== Segment start ==

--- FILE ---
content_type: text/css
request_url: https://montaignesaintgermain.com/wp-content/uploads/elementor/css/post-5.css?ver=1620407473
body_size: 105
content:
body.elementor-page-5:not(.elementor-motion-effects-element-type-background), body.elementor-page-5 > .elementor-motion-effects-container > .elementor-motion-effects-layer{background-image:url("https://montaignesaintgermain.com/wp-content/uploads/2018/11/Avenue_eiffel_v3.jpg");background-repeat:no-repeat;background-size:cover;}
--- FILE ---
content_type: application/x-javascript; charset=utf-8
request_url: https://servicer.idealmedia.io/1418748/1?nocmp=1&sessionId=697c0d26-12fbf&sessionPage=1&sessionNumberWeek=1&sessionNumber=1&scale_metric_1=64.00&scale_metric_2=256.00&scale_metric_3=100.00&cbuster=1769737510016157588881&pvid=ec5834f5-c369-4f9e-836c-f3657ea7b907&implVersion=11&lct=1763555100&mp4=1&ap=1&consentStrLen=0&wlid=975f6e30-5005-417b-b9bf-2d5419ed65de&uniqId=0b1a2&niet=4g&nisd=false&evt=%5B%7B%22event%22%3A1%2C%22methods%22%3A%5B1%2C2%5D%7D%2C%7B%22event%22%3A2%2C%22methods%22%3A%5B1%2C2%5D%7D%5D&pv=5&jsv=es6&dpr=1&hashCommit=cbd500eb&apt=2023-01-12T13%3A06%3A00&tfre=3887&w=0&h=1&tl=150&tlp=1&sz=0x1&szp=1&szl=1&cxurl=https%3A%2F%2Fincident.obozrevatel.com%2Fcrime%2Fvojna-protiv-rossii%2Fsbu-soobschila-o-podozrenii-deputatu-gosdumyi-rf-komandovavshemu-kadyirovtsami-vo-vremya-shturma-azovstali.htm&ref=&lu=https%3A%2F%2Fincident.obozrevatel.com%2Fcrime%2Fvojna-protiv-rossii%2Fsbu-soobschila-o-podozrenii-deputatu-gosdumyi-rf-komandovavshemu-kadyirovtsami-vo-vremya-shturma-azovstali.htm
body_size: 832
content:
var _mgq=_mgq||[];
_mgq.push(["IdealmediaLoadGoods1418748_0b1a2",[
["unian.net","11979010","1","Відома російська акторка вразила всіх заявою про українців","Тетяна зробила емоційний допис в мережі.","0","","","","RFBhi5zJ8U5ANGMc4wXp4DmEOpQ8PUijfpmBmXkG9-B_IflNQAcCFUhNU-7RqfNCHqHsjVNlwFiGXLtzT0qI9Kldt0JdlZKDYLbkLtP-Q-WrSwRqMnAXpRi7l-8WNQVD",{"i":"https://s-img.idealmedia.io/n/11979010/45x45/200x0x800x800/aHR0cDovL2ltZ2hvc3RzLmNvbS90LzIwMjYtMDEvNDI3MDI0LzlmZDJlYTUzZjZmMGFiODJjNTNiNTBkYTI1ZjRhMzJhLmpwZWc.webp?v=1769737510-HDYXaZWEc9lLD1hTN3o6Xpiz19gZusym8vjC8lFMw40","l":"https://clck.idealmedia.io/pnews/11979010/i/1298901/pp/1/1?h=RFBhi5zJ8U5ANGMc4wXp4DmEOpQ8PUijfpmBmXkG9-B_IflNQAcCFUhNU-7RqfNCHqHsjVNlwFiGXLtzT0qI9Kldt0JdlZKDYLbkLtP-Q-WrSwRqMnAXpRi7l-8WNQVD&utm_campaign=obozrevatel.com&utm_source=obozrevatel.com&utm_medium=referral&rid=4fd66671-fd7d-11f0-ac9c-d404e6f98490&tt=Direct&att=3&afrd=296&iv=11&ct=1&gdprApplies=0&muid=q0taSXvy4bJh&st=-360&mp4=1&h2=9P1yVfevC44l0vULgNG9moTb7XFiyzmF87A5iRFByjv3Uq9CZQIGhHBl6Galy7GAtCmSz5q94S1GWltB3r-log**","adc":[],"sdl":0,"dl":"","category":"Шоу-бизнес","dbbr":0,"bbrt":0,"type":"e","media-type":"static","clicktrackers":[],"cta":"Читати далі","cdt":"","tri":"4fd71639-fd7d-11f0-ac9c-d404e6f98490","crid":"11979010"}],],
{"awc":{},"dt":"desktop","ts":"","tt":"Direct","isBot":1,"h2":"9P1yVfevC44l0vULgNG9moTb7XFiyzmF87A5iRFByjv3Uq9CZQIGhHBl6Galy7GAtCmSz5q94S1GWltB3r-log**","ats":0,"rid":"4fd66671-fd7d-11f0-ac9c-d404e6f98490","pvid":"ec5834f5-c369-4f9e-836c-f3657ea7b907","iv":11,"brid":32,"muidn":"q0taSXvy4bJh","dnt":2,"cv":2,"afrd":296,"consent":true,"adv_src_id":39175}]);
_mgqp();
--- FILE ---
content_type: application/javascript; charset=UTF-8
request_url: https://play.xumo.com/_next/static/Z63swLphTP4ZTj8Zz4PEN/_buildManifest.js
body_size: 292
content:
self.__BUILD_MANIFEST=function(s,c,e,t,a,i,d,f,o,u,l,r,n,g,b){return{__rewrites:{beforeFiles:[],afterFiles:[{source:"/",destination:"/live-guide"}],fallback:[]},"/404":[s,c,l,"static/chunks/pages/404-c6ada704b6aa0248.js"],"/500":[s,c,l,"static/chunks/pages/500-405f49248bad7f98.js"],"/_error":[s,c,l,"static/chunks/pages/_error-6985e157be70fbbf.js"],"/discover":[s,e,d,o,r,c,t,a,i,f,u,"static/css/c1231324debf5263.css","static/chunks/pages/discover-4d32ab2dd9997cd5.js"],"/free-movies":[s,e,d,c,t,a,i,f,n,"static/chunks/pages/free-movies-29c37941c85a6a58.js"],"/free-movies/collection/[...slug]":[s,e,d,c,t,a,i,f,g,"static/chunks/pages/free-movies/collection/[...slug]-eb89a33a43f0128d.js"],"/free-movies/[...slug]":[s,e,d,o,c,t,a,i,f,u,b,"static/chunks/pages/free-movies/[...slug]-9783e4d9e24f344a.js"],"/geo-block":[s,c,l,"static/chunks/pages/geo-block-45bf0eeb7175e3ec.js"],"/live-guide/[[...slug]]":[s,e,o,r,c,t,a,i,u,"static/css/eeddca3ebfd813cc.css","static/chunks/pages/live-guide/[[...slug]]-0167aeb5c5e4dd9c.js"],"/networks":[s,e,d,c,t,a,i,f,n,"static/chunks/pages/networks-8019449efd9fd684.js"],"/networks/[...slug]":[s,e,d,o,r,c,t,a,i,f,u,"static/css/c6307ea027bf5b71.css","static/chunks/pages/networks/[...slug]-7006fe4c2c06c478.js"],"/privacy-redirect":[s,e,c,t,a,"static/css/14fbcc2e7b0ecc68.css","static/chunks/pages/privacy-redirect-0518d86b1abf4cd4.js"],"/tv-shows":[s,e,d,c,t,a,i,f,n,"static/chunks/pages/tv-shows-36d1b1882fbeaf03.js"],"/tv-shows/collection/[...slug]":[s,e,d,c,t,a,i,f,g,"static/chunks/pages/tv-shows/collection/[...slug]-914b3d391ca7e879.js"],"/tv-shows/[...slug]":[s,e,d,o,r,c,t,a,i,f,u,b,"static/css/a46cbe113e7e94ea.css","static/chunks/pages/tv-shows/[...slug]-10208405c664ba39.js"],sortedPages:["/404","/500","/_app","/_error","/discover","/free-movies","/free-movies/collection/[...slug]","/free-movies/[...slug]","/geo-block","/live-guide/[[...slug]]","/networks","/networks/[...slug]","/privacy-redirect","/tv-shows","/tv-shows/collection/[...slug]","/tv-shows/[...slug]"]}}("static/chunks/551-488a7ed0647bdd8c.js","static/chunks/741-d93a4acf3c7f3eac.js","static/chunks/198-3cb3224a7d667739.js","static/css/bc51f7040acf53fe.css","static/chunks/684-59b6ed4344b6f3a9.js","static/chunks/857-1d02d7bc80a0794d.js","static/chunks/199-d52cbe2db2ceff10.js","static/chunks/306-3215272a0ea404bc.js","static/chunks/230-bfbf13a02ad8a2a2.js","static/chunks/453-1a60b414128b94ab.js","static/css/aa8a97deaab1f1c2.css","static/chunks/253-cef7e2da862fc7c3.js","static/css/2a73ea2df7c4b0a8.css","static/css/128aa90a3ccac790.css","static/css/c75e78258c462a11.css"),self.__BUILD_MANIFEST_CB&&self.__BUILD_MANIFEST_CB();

== Segment end ==

◆ **WHAT THE TASK ASKS**: Using the records above, give the count of lines with the word "charset", and write nothing more.

◆ **ANSWER SPACE**: 2